▶ **Task statement**: Using the MagicParser forum thread below, list each thing Tim reports about where his script stands on the 300MB file.

▶ **Given text**:
You are here:  » MagicParser runs for a very long time...


MagicParser runs for a very long time...

Submitted by tkambler on Mon, 2007-04-16 19:06 in

I have an XML file just over 300MB in size.

The script that I have setup calls MagicParser to read this file. For every entry in the file, it should add an entry to my MySQL database. The only problem is, I started the script roughly 2 hours ago, it is still running, and it has yet to add a single entry to my database.

I have tried running the same script on a very small XML file, and it works great.

Can anyone tell me what's going on here? Will MagicParser scan the entire 300MB XML file before adding the entries to my database?

Thanks,

Tim

Submitted by support on Mon, 2007-04-16 19:14

Hi Tim,

The parser should not have to read the entire file before calling your record handler function for each record. If your 300MB file is more or less the same as the smaller files that you have tried then your record handler function should be called just as quickly.

The test that I normally do in these situations is to make your record handler function return TRUE. This tells Magic Parser to stop reading any more records; and can be used in this situation as a test to check that records are being parsed correctly before letting your script run against the entire file. For example:

<?php
  
function myRecordHandler($record)
  {
    
// process record as normal
    // return TRUE to stop reading any more records
    
return TRUE;
  }
?>

Assuming that your database code is all working correctly, doing this should add one record to your database. If the result is no different this could indicate a problem with the formatting of the large XML file, and in this case the script would need to read the entire file before finishing; although even then I would not have thought it would take 2 hours to read 300MBs of non-XML data.

▶ **Stored data**:

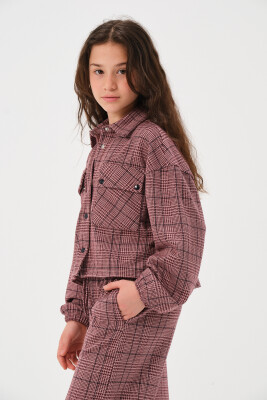 Wholesale Checkered Jacket for Little Girls 8-15Y Jazziee 2051-252J4MTE81 - Jazziee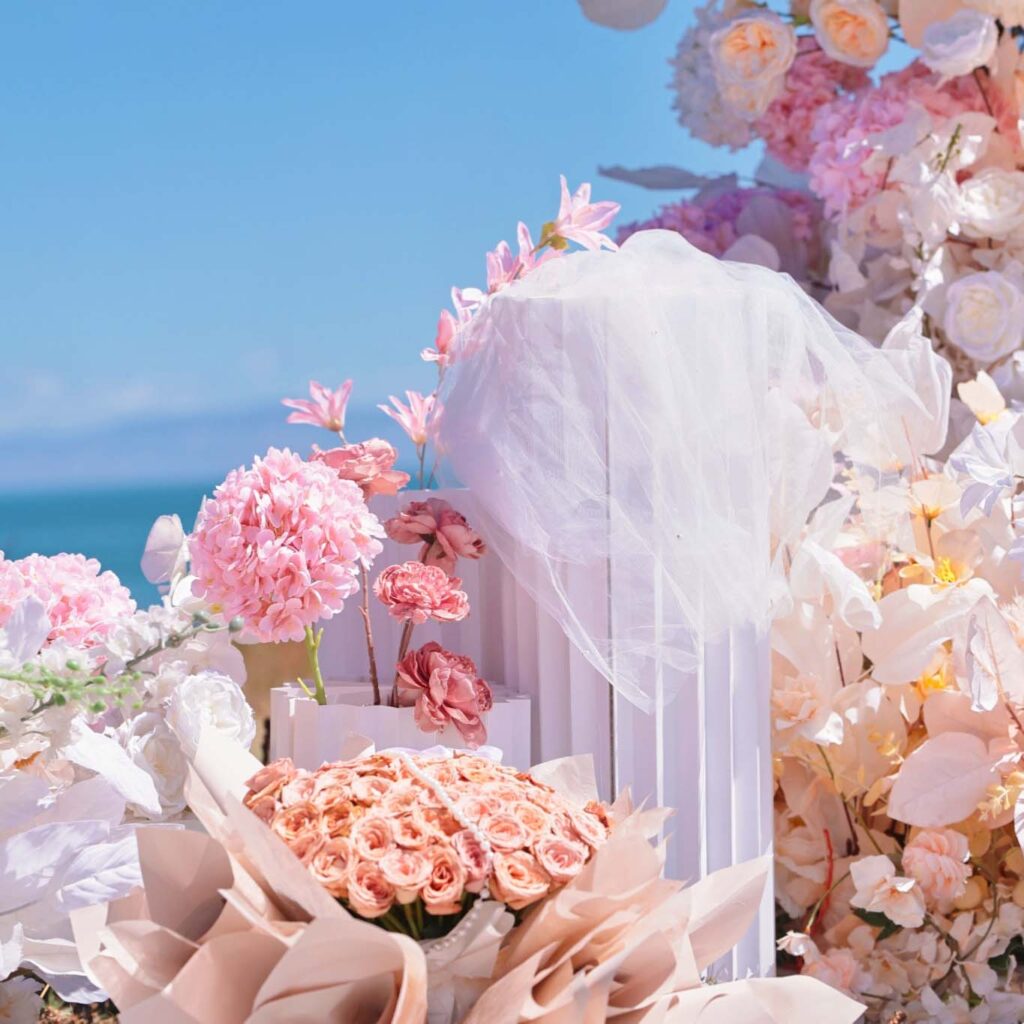 high-grade faux flowers for events
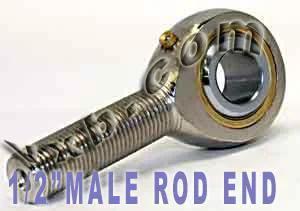 Male Rod End 1/2 POSB8L Left Hand Bearing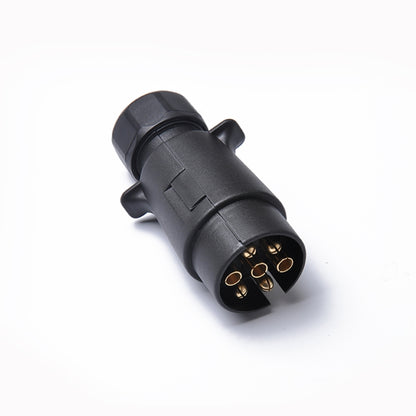 A0364 7 Pins 12N Electrics Converter Trailer Caravan Plug and Socket Adapter Connector - Terminal connectors by buy2fix | Online Shopping UK | buy2fix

▶ **Output for this task**:
- He started it roughly 2 hours ago.
- It is still running.
- It has yet to add a single entry to his database.